▶ WHAT TO WORK ON
Take the lines below from the first through the one that contains "United States, site nh-fish-game-vol1_CLNA" and copy them exactly.

(Collected data)
──────────────────────────────

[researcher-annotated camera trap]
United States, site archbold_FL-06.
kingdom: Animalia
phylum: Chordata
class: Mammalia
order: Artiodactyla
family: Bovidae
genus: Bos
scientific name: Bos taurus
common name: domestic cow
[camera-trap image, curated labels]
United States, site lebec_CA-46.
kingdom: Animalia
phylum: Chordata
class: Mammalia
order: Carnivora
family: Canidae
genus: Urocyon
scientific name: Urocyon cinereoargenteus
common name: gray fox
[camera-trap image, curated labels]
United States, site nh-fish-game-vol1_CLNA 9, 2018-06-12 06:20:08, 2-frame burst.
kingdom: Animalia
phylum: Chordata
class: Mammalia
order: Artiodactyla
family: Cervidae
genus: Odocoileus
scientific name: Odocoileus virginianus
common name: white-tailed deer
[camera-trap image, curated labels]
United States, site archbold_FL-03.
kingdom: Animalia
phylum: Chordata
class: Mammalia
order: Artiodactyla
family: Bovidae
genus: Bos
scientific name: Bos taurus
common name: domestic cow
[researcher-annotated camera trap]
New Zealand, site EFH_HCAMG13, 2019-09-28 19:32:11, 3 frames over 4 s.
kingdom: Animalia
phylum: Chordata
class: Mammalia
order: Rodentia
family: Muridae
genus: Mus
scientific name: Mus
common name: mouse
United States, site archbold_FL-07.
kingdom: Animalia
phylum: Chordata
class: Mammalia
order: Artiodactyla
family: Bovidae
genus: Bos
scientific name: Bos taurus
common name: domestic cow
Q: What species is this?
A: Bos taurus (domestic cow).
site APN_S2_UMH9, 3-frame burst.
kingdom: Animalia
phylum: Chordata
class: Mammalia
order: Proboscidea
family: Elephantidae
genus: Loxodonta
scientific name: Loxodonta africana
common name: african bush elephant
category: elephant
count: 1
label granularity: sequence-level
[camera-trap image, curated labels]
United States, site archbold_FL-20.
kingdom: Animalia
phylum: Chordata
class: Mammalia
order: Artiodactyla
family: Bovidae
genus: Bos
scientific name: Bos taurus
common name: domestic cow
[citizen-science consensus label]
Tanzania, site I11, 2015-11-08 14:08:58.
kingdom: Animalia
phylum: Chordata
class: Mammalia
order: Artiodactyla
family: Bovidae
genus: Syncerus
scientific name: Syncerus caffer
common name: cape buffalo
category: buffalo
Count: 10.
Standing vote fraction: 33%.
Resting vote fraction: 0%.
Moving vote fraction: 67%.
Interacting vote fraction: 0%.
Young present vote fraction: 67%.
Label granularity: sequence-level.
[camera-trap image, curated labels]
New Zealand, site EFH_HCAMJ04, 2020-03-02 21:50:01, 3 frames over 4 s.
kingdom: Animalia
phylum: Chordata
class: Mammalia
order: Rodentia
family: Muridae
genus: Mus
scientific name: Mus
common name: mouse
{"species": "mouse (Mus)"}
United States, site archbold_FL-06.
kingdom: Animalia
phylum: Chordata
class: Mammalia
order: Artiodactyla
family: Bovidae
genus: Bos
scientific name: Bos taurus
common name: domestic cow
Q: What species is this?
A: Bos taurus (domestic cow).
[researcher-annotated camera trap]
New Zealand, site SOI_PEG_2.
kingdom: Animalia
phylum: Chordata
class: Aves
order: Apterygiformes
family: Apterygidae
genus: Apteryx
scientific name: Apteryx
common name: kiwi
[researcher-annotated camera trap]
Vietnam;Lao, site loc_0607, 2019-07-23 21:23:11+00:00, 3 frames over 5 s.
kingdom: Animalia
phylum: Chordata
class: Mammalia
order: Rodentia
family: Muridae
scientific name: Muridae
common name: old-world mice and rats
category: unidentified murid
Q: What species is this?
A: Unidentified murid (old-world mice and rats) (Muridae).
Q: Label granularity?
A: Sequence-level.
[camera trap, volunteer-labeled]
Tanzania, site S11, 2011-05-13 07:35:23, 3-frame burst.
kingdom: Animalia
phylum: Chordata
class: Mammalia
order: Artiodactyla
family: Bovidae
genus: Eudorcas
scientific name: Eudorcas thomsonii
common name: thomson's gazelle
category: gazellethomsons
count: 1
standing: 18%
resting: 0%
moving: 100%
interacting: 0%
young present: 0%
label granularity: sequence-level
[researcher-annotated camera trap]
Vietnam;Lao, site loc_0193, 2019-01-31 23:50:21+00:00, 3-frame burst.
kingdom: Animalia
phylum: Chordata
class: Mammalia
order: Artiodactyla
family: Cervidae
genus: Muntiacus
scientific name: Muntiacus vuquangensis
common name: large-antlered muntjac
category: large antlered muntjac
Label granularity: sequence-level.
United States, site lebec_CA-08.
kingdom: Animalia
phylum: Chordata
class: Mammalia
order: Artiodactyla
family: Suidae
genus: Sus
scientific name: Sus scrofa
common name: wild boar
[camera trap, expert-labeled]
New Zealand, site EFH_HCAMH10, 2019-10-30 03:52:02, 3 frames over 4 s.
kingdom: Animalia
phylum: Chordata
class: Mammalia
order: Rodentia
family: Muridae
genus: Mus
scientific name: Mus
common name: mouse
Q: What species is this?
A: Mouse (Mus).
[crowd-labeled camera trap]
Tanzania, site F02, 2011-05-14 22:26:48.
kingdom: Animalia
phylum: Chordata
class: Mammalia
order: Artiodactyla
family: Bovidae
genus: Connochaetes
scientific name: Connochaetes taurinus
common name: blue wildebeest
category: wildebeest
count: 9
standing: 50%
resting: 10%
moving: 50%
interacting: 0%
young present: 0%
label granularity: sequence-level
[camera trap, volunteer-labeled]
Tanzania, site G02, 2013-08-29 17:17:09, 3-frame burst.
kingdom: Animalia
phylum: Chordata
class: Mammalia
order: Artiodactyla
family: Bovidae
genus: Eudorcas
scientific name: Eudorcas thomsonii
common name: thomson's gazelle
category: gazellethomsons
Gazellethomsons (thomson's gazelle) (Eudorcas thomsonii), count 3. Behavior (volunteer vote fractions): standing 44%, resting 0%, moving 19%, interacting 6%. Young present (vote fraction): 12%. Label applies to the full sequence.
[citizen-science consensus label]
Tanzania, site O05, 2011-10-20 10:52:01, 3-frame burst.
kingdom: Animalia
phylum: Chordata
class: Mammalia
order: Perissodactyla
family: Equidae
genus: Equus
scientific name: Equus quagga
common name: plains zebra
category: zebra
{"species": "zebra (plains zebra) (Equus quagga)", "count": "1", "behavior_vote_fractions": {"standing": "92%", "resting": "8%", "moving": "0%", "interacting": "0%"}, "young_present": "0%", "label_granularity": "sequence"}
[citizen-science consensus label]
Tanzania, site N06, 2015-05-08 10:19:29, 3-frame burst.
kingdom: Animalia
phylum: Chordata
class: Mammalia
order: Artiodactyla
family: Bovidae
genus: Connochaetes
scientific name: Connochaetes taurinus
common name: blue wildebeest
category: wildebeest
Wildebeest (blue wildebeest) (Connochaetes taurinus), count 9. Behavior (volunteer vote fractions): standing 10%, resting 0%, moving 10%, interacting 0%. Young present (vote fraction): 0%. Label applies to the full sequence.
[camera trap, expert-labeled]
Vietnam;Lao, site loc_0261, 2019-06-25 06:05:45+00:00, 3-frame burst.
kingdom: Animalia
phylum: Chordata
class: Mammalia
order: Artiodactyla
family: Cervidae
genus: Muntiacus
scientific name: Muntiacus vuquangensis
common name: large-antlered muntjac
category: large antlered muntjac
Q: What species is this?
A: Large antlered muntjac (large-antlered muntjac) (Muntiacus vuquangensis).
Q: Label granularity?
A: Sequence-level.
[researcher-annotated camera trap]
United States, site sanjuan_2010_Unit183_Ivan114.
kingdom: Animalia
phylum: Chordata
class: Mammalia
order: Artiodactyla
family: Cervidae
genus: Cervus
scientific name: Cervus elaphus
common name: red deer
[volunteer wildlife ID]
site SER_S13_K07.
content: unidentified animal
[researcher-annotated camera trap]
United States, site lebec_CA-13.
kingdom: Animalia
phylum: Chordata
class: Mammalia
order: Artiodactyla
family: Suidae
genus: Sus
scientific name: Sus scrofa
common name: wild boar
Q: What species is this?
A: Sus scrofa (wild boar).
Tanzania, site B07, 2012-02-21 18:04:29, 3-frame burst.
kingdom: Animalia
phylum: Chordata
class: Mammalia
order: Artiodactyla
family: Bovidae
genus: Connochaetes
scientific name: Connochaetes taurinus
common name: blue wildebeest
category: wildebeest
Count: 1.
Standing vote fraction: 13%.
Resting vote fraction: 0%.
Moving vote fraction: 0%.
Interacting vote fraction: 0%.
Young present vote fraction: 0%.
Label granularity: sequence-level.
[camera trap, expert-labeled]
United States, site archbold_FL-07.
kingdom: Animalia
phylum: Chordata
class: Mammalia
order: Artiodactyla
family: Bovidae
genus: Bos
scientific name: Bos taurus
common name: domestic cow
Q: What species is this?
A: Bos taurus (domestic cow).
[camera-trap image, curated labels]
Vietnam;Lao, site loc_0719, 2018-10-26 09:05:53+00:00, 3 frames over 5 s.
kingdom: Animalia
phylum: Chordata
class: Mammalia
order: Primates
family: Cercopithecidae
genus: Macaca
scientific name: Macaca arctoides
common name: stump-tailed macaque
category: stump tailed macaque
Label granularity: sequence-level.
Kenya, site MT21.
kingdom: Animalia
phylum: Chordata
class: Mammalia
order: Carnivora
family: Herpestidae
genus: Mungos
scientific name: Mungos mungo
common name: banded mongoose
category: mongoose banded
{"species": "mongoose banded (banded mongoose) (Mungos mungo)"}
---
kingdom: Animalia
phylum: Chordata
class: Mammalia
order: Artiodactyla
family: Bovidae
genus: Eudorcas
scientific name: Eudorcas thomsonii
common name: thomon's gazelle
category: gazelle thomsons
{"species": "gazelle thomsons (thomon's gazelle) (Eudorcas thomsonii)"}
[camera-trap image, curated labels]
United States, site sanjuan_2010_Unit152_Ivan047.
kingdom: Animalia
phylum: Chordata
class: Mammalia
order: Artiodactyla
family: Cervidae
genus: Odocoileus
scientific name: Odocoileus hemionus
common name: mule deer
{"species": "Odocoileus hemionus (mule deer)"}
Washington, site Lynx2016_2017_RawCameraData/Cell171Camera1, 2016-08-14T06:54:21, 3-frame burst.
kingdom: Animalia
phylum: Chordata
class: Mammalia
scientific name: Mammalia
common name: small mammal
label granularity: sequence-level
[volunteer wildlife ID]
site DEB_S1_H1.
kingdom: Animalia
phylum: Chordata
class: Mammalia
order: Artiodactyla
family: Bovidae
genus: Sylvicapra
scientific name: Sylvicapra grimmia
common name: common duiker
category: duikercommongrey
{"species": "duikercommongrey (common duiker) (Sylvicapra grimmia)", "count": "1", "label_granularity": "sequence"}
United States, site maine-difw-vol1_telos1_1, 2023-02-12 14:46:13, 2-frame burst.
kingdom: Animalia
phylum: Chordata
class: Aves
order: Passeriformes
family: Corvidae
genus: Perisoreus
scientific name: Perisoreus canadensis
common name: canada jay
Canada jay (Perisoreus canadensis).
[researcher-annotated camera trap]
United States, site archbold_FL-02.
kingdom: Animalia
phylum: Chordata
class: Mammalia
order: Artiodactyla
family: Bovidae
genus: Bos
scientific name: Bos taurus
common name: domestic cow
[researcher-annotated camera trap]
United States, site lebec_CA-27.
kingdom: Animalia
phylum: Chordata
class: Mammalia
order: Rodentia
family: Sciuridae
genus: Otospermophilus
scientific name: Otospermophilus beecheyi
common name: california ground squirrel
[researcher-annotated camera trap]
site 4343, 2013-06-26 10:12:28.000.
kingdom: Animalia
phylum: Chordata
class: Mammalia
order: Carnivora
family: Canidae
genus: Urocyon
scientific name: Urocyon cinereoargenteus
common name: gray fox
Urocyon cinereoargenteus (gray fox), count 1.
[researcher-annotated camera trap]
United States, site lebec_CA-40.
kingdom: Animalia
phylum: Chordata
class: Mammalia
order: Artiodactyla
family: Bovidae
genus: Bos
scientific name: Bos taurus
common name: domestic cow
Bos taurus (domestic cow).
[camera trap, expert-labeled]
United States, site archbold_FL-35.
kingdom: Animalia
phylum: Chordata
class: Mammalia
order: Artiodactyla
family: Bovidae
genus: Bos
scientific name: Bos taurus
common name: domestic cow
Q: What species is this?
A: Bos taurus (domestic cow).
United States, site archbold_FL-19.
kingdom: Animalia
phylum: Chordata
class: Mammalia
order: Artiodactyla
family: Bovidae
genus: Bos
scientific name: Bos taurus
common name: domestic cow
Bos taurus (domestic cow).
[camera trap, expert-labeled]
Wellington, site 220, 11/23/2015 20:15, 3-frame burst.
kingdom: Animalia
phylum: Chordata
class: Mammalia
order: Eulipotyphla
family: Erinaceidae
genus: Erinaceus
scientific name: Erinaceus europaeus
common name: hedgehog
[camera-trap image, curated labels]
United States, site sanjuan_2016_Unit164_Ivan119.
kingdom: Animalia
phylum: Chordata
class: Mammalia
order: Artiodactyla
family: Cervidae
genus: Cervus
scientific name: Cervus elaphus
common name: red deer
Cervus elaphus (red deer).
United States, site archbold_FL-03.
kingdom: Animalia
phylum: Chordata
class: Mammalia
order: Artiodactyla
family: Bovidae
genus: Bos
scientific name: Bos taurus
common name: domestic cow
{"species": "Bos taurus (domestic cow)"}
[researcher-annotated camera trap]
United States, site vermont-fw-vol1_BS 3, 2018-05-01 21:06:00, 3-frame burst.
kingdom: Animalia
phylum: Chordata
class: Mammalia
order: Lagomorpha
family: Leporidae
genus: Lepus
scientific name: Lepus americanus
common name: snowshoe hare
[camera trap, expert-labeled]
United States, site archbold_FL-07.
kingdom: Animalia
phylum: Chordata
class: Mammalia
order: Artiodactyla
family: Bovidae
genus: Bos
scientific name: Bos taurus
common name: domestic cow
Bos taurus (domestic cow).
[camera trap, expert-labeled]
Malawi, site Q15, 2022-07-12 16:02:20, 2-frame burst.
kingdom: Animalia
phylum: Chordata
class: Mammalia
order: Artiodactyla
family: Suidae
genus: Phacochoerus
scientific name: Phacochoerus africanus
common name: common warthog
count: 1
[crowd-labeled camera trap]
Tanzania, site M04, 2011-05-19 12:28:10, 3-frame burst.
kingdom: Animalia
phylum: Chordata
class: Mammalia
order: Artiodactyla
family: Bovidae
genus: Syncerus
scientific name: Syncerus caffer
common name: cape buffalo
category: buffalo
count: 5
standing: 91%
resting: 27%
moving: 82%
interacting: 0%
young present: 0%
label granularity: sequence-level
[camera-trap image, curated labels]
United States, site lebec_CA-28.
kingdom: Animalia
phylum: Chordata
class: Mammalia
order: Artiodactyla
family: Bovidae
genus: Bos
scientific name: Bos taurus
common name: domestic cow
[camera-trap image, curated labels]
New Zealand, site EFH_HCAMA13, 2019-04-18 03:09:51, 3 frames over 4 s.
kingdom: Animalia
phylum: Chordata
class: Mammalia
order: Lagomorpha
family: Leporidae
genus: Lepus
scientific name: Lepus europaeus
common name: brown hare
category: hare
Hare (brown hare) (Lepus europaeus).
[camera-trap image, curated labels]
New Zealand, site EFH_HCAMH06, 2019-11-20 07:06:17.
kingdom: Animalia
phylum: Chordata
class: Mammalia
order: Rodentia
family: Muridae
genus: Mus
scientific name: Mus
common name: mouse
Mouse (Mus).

──────────────────────────────

▶ RESPONSE AREA
[researcher-annotated camera trap]
United States, site archbold_FL-06.
kingdom: Animalia
phylum: Chordata
class: Mammalia
order: Artiodactyla
family: Bovidae
genus: Bos
scientific name: Bos taurus
common name: domestic cow
[camera-trap image, curated labels]
United States, site lebec_CA-46.
kingdom: Animalia
phylum: Chordata
class: Mammalia
order: Carnivora
family: Canidae
genus: Urocyon
scientific name: Urocyon cinereoargenteus
common name: gray fox
[camera-trap image, curated labels]
United States, site nh-fish-game-vol1_CLNA 9, 2018-06-12 06:20:08, 2-frame burst.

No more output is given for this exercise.